The County’s population in 1985 was somewhere between 107,000 and 128,000 (those are the 1980 and 1990 census figures).  Now the population is 205,000.  Not quite double, but somewhere between 75,000 and 100,000 people more than in 1985.  Times have changed since “Like a Virgin” and “Wake Me Up Before You Go-Go” were the top songs.

Times have changed, and not for the better, when it comes to water supply. We still have closed watersheds -- and we have thousands of people moving into those closed watersheds and digging wells there. Farm Friends has estimated that as many as ¾ of Whatcom County farmers are now farming without legal water rights.  We have an aquifer in which 70% of tested wells don’t meet state drinking water standards.  We have salmon streams that don’t have enough water in them to provide the habitat that salmon need.  And so on, and so forth. 

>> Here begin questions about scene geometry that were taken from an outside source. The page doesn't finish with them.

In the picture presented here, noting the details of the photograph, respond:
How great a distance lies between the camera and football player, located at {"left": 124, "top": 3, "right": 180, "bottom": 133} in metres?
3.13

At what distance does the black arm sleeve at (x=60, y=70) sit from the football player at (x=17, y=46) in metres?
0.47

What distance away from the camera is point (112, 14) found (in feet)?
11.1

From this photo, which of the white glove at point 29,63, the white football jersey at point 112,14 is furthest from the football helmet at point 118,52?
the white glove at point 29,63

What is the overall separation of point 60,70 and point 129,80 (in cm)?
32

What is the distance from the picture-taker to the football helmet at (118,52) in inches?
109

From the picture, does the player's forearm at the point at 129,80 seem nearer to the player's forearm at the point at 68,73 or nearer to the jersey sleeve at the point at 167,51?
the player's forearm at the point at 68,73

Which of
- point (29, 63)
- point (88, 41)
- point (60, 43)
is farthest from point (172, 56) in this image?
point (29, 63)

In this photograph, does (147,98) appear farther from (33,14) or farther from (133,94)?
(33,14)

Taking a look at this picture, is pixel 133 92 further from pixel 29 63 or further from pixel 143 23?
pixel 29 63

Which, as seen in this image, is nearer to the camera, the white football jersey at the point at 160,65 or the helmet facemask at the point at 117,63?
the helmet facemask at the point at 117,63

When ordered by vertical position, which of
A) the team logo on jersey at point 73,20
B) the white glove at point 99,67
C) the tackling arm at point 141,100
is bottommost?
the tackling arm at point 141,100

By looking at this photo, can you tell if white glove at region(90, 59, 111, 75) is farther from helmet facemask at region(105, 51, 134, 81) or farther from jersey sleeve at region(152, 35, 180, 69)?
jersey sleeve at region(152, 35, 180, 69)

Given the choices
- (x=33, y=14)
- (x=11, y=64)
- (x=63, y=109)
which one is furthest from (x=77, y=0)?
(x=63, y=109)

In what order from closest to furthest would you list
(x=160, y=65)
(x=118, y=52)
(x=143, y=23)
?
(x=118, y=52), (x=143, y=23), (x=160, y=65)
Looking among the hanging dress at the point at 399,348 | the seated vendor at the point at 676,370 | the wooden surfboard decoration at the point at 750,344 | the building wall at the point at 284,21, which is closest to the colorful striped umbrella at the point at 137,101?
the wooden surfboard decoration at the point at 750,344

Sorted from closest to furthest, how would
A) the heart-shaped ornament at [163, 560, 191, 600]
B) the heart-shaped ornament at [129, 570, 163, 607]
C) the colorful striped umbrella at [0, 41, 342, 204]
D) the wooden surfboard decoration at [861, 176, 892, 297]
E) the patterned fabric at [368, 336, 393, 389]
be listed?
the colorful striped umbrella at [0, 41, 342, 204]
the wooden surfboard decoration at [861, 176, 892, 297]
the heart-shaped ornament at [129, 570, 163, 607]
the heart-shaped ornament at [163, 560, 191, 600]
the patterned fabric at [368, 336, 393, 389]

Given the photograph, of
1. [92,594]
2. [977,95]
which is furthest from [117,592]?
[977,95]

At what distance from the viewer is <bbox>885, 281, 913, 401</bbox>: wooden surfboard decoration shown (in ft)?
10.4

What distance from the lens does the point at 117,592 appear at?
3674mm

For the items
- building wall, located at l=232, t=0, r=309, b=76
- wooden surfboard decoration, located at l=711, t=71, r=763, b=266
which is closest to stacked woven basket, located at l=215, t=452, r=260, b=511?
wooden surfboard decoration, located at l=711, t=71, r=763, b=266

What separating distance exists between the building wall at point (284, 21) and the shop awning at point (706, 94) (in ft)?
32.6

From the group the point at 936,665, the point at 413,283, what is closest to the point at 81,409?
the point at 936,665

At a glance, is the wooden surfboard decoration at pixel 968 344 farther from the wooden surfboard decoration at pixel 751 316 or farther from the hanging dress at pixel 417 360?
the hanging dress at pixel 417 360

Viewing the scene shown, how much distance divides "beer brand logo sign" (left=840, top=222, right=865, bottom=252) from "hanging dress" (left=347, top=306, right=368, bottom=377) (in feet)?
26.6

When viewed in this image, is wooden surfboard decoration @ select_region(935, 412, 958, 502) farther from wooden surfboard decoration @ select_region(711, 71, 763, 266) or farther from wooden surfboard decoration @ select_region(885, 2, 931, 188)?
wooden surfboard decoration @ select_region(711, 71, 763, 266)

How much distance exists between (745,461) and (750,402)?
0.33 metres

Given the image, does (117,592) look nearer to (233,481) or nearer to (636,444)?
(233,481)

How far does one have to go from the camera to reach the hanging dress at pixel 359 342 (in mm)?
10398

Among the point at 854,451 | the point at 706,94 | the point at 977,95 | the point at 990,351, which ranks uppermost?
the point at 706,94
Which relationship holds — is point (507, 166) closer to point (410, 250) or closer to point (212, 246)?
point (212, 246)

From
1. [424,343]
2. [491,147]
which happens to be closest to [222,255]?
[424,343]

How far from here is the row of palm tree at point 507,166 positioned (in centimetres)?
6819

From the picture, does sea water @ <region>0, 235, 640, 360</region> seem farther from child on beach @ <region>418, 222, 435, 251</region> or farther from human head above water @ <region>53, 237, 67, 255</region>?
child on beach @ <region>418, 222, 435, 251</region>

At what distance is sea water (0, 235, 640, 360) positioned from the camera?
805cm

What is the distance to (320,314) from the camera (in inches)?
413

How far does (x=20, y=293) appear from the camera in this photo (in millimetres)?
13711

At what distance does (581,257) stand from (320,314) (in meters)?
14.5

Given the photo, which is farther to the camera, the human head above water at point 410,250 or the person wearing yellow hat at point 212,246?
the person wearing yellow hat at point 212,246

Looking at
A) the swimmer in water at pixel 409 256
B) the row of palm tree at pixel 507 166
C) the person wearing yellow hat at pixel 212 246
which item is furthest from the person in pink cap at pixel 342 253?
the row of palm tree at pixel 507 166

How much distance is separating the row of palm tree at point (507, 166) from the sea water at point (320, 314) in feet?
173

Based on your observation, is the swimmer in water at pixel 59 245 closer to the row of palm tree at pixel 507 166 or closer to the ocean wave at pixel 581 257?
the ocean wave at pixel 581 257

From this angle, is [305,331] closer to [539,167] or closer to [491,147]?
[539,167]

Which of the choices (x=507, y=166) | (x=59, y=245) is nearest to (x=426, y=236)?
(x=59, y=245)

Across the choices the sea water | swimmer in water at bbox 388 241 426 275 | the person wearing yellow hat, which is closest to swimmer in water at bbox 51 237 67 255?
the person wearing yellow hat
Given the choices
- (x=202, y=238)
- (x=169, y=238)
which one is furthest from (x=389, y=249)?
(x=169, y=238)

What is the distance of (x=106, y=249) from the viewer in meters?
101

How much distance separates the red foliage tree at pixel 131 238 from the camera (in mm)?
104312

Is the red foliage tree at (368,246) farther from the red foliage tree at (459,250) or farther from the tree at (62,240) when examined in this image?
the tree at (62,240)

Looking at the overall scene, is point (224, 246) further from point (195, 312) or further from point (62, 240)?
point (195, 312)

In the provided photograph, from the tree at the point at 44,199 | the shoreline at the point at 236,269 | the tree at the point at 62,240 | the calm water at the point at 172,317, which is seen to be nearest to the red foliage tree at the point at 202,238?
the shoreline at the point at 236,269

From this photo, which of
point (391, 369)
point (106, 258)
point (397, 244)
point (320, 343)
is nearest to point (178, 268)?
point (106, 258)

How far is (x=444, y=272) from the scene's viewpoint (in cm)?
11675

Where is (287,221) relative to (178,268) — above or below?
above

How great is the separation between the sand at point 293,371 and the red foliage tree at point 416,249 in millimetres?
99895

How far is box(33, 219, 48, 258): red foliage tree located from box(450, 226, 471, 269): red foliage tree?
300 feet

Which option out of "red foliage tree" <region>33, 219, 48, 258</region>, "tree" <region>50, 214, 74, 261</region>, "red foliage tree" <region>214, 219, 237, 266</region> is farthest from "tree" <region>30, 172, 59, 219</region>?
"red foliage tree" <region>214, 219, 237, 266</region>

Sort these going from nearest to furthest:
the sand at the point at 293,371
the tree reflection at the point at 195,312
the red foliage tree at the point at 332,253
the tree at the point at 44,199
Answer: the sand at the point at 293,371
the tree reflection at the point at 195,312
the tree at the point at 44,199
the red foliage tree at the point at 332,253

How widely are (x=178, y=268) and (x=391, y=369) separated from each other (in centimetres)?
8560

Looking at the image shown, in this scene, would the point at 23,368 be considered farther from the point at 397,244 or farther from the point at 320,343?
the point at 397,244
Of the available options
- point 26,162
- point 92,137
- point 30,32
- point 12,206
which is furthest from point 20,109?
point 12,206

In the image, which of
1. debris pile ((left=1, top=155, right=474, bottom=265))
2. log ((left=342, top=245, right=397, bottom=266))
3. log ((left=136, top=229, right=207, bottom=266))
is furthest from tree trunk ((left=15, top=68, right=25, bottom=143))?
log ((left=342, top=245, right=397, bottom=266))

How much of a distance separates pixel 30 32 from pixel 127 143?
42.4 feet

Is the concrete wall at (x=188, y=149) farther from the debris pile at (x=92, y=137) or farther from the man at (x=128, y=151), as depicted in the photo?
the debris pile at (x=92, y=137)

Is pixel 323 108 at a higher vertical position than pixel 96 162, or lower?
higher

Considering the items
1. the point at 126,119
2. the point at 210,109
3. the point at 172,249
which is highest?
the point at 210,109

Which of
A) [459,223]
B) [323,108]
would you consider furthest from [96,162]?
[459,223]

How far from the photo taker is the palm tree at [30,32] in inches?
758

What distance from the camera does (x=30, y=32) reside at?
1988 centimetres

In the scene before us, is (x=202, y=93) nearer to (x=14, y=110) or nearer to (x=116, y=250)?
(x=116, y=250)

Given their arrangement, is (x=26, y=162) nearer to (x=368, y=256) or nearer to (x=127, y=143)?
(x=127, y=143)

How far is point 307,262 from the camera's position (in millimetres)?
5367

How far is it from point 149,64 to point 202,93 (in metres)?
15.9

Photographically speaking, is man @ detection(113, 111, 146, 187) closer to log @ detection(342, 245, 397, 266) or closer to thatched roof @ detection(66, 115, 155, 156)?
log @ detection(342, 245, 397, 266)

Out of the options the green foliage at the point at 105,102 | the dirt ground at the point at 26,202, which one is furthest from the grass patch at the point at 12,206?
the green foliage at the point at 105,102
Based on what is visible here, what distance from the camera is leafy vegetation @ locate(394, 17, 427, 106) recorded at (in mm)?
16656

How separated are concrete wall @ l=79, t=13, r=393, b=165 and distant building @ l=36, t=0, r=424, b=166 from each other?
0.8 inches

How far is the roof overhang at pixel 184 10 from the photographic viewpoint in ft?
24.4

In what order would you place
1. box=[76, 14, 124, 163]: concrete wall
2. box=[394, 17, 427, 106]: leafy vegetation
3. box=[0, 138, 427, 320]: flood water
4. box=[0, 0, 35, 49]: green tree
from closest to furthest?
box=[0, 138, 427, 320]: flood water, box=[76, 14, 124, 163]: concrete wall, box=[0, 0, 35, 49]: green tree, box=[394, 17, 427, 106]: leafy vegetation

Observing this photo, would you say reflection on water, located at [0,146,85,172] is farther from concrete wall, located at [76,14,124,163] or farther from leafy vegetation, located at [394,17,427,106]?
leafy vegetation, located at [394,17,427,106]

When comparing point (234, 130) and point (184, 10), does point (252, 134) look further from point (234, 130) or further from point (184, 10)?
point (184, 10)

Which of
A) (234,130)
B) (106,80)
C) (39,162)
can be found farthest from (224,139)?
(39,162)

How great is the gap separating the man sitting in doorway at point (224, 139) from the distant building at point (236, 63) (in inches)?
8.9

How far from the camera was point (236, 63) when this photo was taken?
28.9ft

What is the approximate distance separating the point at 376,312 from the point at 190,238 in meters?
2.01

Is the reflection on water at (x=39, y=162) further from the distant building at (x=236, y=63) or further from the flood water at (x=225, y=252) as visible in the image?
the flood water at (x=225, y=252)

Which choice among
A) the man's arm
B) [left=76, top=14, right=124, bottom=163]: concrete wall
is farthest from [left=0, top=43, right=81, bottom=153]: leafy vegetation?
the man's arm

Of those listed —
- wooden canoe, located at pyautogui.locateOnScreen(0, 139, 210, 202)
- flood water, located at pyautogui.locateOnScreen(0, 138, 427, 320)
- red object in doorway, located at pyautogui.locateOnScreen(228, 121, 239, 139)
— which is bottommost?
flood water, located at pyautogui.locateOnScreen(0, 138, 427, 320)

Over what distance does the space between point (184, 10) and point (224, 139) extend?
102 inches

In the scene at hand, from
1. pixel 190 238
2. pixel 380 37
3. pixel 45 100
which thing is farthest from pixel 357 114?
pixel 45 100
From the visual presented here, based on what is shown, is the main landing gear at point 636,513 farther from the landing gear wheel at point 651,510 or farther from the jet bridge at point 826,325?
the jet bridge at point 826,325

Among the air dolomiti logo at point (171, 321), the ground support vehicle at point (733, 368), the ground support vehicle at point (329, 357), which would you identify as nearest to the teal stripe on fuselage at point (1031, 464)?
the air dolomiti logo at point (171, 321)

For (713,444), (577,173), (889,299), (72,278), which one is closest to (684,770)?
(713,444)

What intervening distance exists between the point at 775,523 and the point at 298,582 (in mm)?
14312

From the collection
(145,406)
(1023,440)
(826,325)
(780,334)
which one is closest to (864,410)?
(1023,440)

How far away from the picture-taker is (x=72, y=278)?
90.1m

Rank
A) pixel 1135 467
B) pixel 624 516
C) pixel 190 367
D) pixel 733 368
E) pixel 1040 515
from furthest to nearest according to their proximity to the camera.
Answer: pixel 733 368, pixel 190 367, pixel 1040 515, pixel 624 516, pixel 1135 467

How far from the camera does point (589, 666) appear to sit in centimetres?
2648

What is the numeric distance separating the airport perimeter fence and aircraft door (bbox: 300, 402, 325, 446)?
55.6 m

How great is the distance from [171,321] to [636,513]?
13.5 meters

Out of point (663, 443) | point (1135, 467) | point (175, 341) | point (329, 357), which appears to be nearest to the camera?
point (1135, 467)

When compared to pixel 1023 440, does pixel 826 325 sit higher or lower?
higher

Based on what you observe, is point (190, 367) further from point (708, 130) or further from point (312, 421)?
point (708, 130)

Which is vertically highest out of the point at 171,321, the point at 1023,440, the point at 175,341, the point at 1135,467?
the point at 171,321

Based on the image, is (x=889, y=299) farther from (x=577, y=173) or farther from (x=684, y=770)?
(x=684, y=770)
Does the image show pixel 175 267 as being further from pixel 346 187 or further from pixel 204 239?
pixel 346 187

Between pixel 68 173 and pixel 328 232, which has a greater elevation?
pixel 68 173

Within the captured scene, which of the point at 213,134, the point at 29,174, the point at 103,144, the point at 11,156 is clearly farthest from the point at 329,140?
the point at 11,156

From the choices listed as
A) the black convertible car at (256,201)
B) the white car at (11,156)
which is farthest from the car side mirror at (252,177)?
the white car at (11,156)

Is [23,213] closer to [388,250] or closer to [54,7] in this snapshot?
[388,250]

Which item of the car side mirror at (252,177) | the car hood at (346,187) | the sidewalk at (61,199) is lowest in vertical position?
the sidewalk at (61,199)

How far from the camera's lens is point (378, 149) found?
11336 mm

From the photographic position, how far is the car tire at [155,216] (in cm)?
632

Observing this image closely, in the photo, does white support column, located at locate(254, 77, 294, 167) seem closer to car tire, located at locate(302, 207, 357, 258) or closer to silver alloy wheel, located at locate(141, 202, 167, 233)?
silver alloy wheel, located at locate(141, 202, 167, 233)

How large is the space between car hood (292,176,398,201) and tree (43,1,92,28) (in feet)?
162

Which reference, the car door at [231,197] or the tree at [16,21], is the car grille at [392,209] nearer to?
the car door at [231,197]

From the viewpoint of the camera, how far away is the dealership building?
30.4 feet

What could the County do?  It could plan.  It could figure out where water is available, where it isn’t, encourage development in areas where we have water and discourage development in areas where we don’t.  It could adopt rigorous regulations protecting water quality, because the County’s water supply problem in some areas is related to water pollution problems.  Of course, that would require believing in science -- including the science that says that leaking septic tanks and unlimited impervious surfaces are hard on water quality.

And it would require a view of government as a force to solve problems and help people.

What will the County do? 

It will wait for a catastrophe.

Maybe the tribes or the state will take legal action, someday, that will force the County to do something.  Maybe climate change will make the wells run dry.  Maybe salmon species will go extinct.

Someday, something drastic will happen, and County taxpayers will then be on the hook for enormous capital facilities expenditures for – who knows.  Desalination plants, pipelines and reservoirs for north county, maybe a reservoir on Mt. Baker to catch the melting glacial waters.

Doubt me?  Look at the precedent of Lake Whatcom, where the City of Bellingham is gearing up to build a multimillion dollar algae removal system.  In the meantime, the County delays action in favor of studying how to make sure that lot owners can build more houses around the lake without being burdened by pollution removal requirements.

So the only uncertainty about water supply that I see is when and how much taxpayers will pay. 

Looking on the bright side, by reading this short blog, you just saved the two days that you might otherwise spend at the symposium.